Журнал ТЕАТР. – о новом променаде режиссера Галины Зальцман и драматурга Екатерины Бондаренко.
Как бы ни позиционировалась новая акция образовательного проекта «Москва глазами инженера»: как sound-travel или как аудиогид по Киевскому вокзалу, многое, если не все, определяется здесь тем, что «Точное время» – прежде всего именно спектакль. Спектакль, который как-то запросто, будто заигрывая с конформными функциями театра, взял их на себя: театр давно не обязан быть образовательным учреждением, не обязан быть игровым или соблюдать определенную, конкретную степень условности. «Точное время» больше похоже на детскую игру, чем на экскурсию, на которых, в общем-то, и специализируется «Москва глазами инженера». Форма экскурсионной дихотомии более игровая, чем оппозиция «сцена – зал», поскольку никто не воспринимает слишком серьезно конвенциональный договор «я поднимаю руку – вы слушаете»; тем проще ввести зрителей в текст спектакля – за руку.
Те самые функции театра – образовательную, популяризаторскую, – здесь берет на себя… архитектура. Экскурсия оставалась бы экскурсией в любой театрализованной форме, с позолоченными биноклями и яркими свистками, с программками и перформерами, если бы не точное время: сейчас. «Здесь было» превращается в «здесь есть». Это особый взгляд, взгляд не только научный, и дело тут не в партиципаторности и не в представлениях о спектаклях сайт-специфик: просто есть глобальная разница между представлении о лесе и лесом, вырастающем перед вами.
Единственный, может быть, и самый главный прием в этом спектакле – говорить только о том, что происходит прямо сейчас.
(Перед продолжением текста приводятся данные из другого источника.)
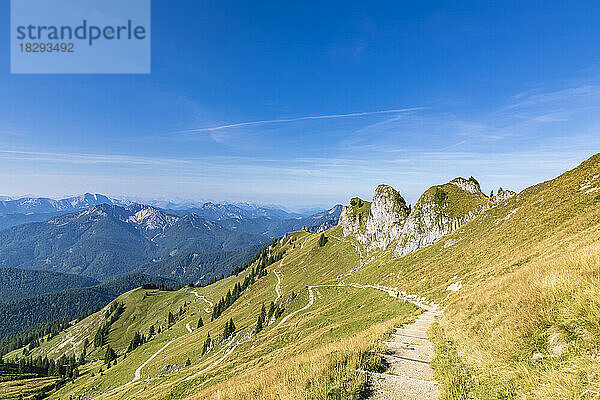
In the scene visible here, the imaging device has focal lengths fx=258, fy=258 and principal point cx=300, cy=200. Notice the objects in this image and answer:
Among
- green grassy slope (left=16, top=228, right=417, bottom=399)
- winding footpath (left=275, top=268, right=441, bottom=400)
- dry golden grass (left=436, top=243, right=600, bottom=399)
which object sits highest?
dry golden grass (left=436, top=243, right=600, bottom=399)

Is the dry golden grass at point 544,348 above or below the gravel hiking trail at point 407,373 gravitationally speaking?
above

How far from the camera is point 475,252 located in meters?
46.5

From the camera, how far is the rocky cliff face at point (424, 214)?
77750mm

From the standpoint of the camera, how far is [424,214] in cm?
8688

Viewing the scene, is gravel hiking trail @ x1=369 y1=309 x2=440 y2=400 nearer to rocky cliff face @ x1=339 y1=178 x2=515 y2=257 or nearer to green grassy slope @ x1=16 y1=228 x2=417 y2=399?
green grassy slope @ x1=16 y1=228 x2=417 y2=399

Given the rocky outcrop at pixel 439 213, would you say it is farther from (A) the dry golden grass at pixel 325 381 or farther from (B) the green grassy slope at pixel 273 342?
(A) the dry golden grass at pixel 325 381

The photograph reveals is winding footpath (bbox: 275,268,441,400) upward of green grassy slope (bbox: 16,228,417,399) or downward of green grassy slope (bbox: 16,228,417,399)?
upward

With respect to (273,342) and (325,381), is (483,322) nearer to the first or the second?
(325,381)

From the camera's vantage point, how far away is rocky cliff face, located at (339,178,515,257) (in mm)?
77750

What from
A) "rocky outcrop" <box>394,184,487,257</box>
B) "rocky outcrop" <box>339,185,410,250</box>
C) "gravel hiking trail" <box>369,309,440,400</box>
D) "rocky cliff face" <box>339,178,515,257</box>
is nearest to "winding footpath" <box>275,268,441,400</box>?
"gravel hiking trail" <box>369,309,440,400</box>

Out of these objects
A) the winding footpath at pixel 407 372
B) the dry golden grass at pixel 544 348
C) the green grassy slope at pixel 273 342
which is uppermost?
the dry golden grass at pixel 544 348

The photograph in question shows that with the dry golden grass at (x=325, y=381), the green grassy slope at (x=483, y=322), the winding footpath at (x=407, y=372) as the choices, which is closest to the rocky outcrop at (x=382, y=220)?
the green grassy slope at (x=483, y=322)

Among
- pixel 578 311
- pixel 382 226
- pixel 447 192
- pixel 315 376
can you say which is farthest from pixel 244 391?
pixel 382 226

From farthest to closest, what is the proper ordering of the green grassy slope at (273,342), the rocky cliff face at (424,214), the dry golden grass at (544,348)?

Прямо сейчас на внутривокзальном пустырьке с несколькими кривыми рядами железных грохочущих кресел; в воображаемом ресторане, где повсюду расставлены столики, а «складка скатерти проходит ровно посередине».
Интонация ведущих в течение всего спектакля максимально беззащитна. Она обусловлена взглядом человека, который в самом деле видит и точно знает то, что не видит обычная вокзальная публика. Рассказать может кто угодно, это несложно; показать – сложно. Тем заметней безупречная выверенность логистики спектакля, начиная с того, что личным точным временем – гаджетами с видеофайлом-часами – обеспечены все зрители.
Инженер имеет такое же отношение к архитектуре здания, как любой текстоцентричный человек – к архитектонике текста. Мы привыкли говорить о памяти мест привычными нам способами – не только текстово, но и через акции наподобие «Последнего адреса», встречи у Соловецкого камня, экскурсии по местам террора. В «Точном времени» наличествует такая мера условности, что сложно не догадаться – так, в выросшем (как все подобные сегодняшние проекты) из экспериментов Rimini Protokoll спектакле начинается разговор о памяти места уже не в теории, а на практике: прямо здесь и прямо сейчас.
В здании Киевского вокзала столько же заслуживающих внимания достопримечательностей, сколько в зданиях Ярославского или Казанского. Смысл памяти, таким образом, в том, что ее заслуживает любое место («Все, что ты помнишь, – важно», – говорится на первой странице сайта PostPost.Media, проекта, специализирующегося на истории быта через частные истории и частную память). «Точное время» могло бы быть тенденциозным, если бы в самом деле не учило простому, как упражнения на письме, видению и запоминанию. Чтобы запомнить, надо увидеть с другого ракурса – это тоже очень просто, тоже из детской игры.
Но помнить почти любой город (помнить Москву – тем более), – жест политический. Весь спектакль двое, называющие себя в финале «гениями места» (их голоса мы слышим в наушниках) проводят зрителей по тому пространству и тому времени, начиная с 1916-го и далее, в которые нет допуска обычным пассажирам. Это аттракцион, конечно, но главная функция его – работать на присвоение места. Невидимые сопровождающие, которые одновременно всюду и нигде, сентиментальны – они рассказывают то, что знают, показывают то, чего нет, шутя, иллюстрируют то, о чем говорят, вызывая из собственной ли, вокзальной ли памяти и голоса тех, кто многое здесь решил, создавая удивительную шумовую партитуру. И так целый спектакль превращается в documentary fiction, где fiction – сконструированность самой истории «проводников», а documentary – все остальное: деревянный купол в духе фотоснимков Зебальда, обратная сторона часового циферблата, дебаркадер Шухова, или 230 ступеней, ведущих к главному часовому механизму, подняться по которым – значит, больше не суметь их забыть.